[Page extract]
When the feedwater pumps tripped, three emergency feedwater pumps started automatically. However, there was a block valve that was closed in each of the two emergency feedwater lines, blocking any water from entering the steam generators. One of the valve’s position lights were blocked by a yellow maintenance tag.
At 5:20 a.m., the primary loop’s four main reactor coolant pumps cavitated as steam bubbles flowed through them instead of water. It was believed that even without the pumps, natural circulation would continue the water movement. However, steam in the system prevented flow through the core, and the water that was supposed to flow through the core increasingly turned into steam.
At 6:00 a.m., only after a new arrival came thanks to shift changes, did they realize that the temperature in the PORV tail pipe and the holding tanks were excessive, and used a block valve to shut off the PORV. But by then, 120,000L (32,000 US GAL.) of coolant water had already leaked from the primary loop. Radiation alarmed blared around 6:45 a.m. The containment building recorded a radiation level of 800 rem/h.
In the end of the accident, due to a series of errors and equipment malfunctions, along with some questionable instrument readings, resulted in loss of reactor coolant, overheating of the core, and damage to the fuel.
Aftermath
Near the vicinity of Three Mile Island, the maximum total increase in radiation at ground level was less than 100 millirem, according to the NRC. This equivalates to a yearly background radiation level absorbed in Denver or Manhattan. However, the amount of radiation actually exposed to the public was low, at less than two millirem per person.
The employees of General Public Utilities (owner of Three Mile Island) were not so lucky, however. According to G. R. Corey of the IAEA report, “Twelve received a dose of between two and three rem; three received a dose of between three and four rem. The maximum allowable dose under NRC regulations is three rem per quarter or an annual average of five rem.”

[Assignment 1] List every clock time given in the Three Mile Island passage.
[Assignment 2] Repeat the part of the Three Mile Island passage that opens with the words containing "At 5:20 a.m., the" and closes with "turned into steam.".
[Assignment 3]
Answer these from the Three Mile Island passage, each on its own line:
(a) How many emergency feedwater pumps started automatically when the feedwater pumps tripped?
(b) What radiation level did the containment building record?
(c) Under NRC regulations, what is the maximum allowable dose per quarter?

[Source data]
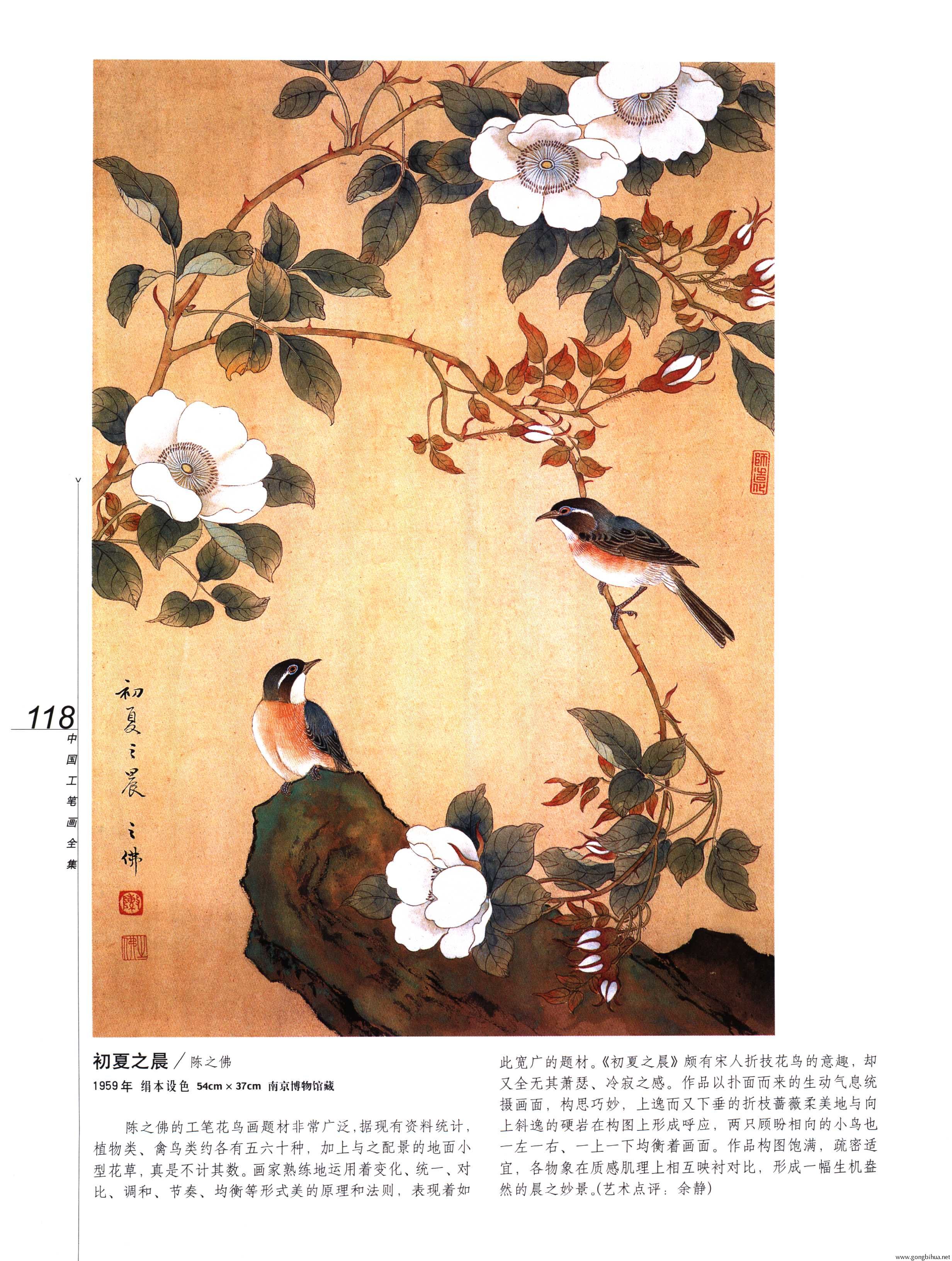 йʻȫϲᣩ-120.jpg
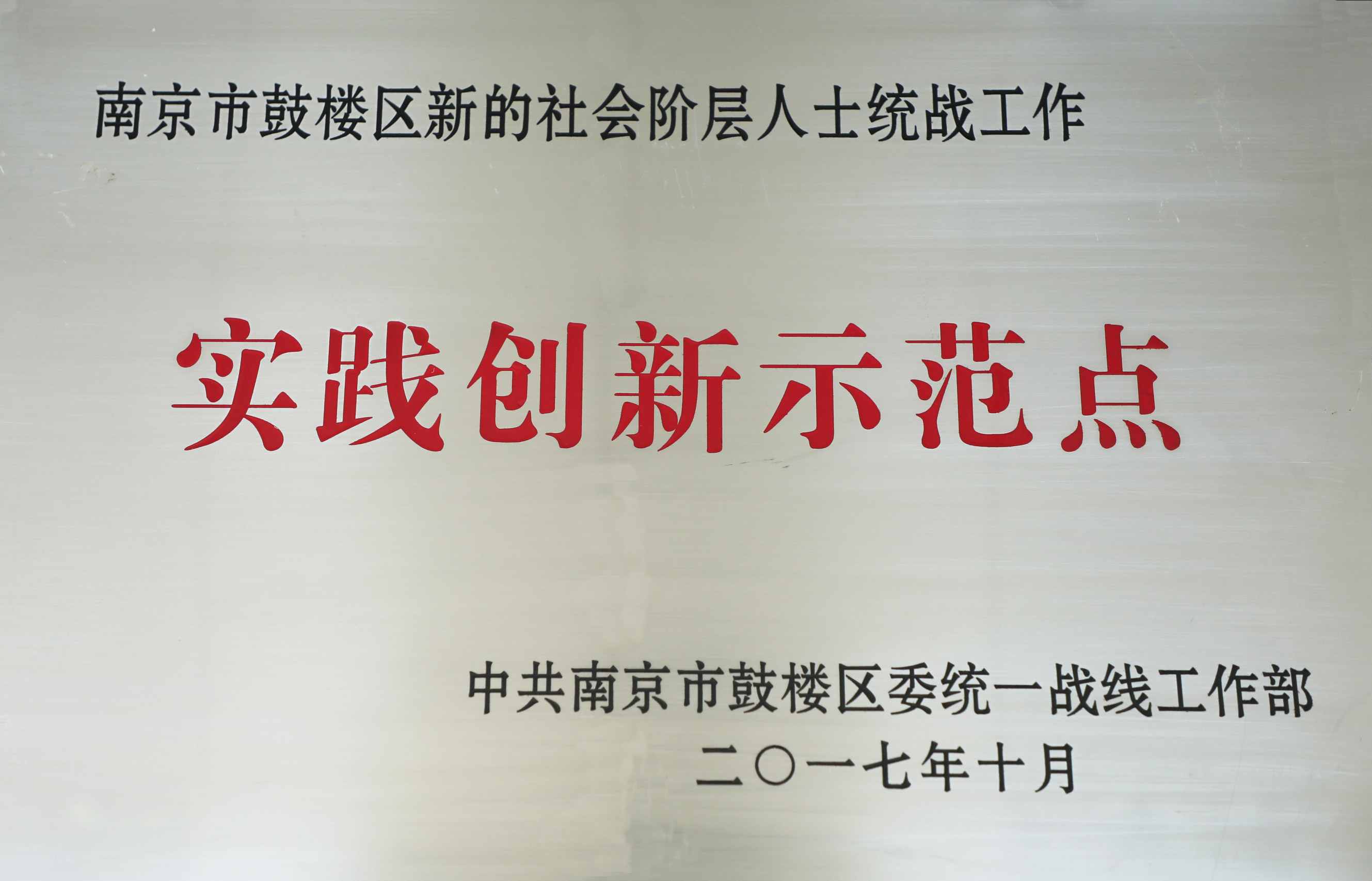实践创新示范点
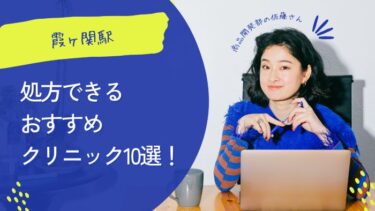 霞ヶ関駅ピル処方できるおすすめクリニック10選！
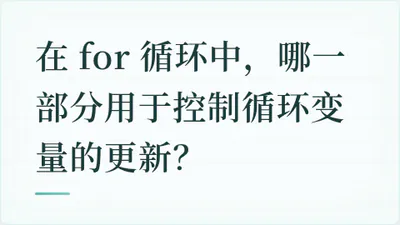 题目配图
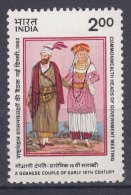 India 1983 Mi#973 Mint Never Hinged - Nuevos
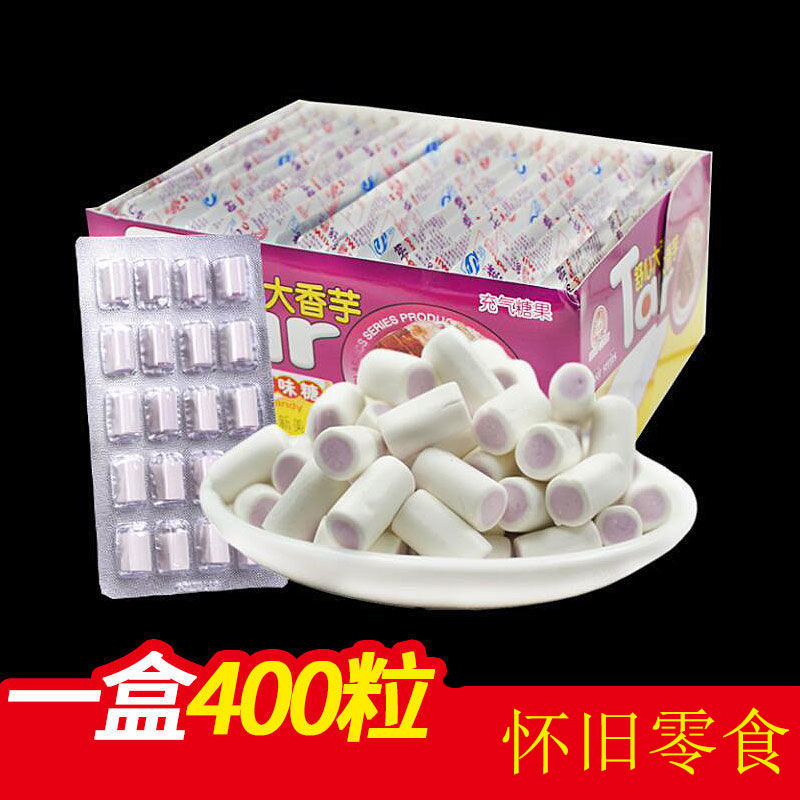 香芋奶糖90后儿时回忆怀旧小时候的休闲零食小吃品香芋味夹心糖果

[Answer 1]
5:20 a.m.
6:00 a.m.
6:45 a.m.

[Answer 2]
At 5:20 a.m., the primary loop’s four main reactor coolant pumps cavitated as steam bubbles flowed through them instead of water. It was believed that even without the pumps, natural circulation would continue the water movement. However, steam in the system prevented flow through the core, and the water that was supposed to flow through the core increasingly turned into steam.

[Answer 3]
(a) Three
(b) 800 rem/h
(c) Three rem